ラーメンを食べ終えた私たちはすぐに自転車に乗り...
そこで誰かが言いました。
「松阪公園へ行ってみよか?」
学校の遠足で行った、城跡のことです。
私はモーレツに反対しました。
親に何も言わずに出てきたので、暗くなる前に帰りたかったのです。

それまで一つの目標に向かって一丸となってきた私たちは賛成派と反対派に分断されることになりました。
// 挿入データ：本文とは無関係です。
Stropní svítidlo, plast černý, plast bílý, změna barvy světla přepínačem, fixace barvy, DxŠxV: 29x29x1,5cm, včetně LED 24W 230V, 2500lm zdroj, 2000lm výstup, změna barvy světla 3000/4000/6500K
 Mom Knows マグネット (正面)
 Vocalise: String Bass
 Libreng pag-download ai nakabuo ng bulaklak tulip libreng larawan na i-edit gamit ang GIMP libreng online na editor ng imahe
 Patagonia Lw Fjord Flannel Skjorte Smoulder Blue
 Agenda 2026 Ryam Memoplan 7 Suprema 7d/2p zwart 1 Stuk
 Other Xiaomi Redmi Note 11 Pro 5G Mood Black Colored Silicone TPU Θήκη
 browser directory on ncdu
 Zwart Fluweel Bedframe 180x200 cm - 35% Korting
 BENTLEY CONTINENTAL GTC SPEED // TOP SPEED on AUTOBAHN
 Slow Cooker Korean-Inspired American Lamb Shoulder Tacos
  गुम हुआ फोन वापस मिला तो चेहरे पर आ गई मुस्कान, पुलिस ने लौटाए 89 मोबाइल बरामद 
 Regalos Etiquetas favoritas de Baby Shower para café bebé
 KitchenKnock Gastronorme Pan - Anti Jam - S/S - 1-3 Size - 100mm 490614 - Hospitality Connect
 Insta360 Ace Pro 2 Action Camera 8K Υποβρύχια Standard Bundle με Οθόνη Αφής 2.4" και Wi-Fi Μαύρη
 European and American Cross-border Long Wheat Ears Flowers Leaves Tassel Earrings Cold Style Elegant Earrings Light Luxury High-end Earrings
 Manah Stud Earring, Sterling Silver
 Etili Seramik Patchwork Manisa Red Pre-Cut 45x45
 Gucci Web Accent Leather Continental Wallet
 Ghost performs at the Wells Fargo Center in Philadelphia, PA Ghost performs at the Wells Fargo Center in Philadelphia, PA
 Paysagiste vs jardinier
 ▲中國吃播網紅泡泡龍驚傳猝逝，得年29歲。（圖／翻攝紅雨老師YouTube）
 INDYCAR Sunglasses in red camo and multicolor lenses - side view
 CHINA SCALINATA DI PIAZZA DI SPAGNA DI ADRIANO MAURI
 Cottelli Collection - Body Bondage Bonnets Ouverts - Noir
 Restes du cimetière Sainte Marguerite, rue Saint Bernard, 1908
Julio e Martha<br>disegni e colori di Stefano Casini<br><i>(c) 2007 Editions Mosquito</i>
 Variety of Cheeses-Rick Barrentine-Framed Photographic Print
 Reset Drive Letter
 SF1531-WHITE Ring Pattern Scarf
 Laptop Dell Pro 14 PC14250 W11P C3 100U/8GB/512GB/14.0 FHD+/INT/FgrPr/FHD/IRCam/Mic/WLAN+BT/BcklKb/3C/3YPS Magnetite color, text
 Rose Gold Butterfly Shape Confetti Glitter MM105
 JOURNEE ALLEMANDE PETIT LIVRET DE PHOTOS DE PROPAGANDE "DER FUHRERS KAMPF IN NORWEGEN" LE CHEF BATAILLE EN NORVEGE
私は反対派でしたが、賛成派が過半数を占め、民主主義的には行かなくてはなりません。
何よりクラスのリーダー的存在であった Oくん が賛成派だったことが敗因でした。
私はイヤイヤムード全開で列の一番後ろをダラダラついていき、松阪公園に到着。
落ちていた木の枝と松ぼっくりで野球をはじめました。

しばらく遊んで、気がつくと時刻は 14時 をまわっていました。

往路に約4時間かかったことから、そろそろタイムリミットです。
「まだええやん!」というものもいましたが、今回は Oくん も「そろそろ帰ろう」派だったせいか、すんなりと帰ることに決定しました。

私たちはまた列をつくってペダルを漕ぎはじめました。
走りはじめてすぐにパンツに違和感を覚えました。
私は言いました。
「パンツぴりぴりやぁ~」
全員が口々に応えました。
「パンツぴりぴりやぁ~」

復路はとても短く感じました。
すぐに「伊勢市」の看板の下を通過し、度会橋を越えました。
「先生にみつかったらどうしよう...」
そんな私の心配をよそに、私たちはすんなり自分たちの学校区に戻りました。

そして...
「今日のことは絶対に内緒やで!」
私たちは固く約束をして別れました。

家に帰ると、私以外の家族が食卓を囲んでいて、いつもなら「遅い!」と父が怒る場面でしたが...
なぜかこの日は「早く食べろ」ですみました。

翌日から私たちはクラス内で「パンツぴりぴりやぁ~」を仲間の合言葉のように使いました。
そんなに長くは続きませんでしたけどね。